*** Opening Data excerpt ***

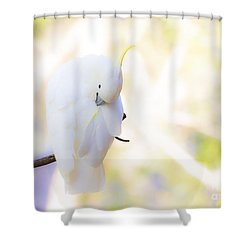 Pastel Cockatoo Shower Curtain by Avalon Fine Art Photography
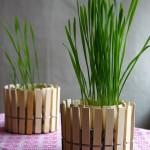 8-ghivece rustice pentru plante de apartament din cutii de conserve si clesti de rufe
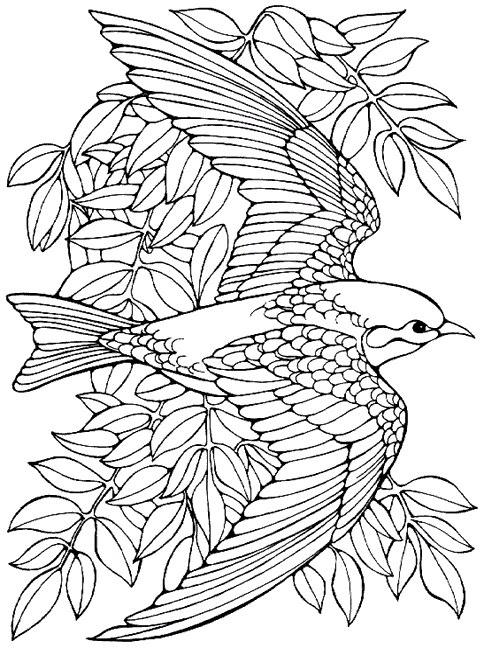 Desenhos Para Colorir De Animais
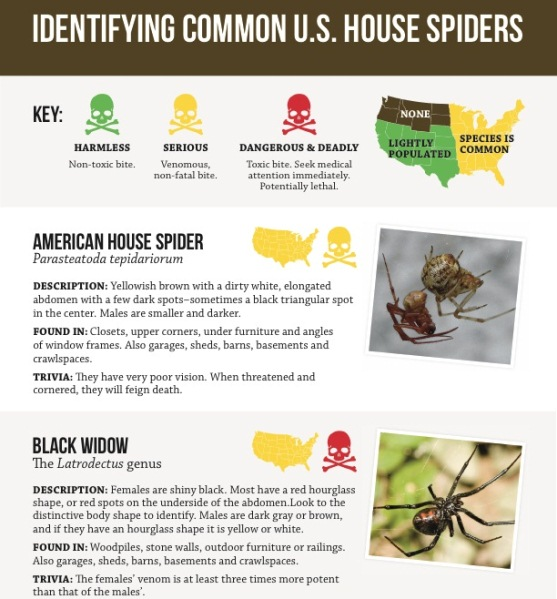 harmless or deadly how to identify common house spiders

*** Closing Data excerpt ***

Exercise instructions: Set the pictures aside and reproduce the data above exactly.

Task response:
 Pastel Cockatoo Shower Curtain by Avalon Fine Art Photography
 8-ghivece rustice pentru plante de apartament din cutii de conserve si clesti de rufe
 Desenhos Para Colorir De Animais
 harmless or deadly how to identify common house spiders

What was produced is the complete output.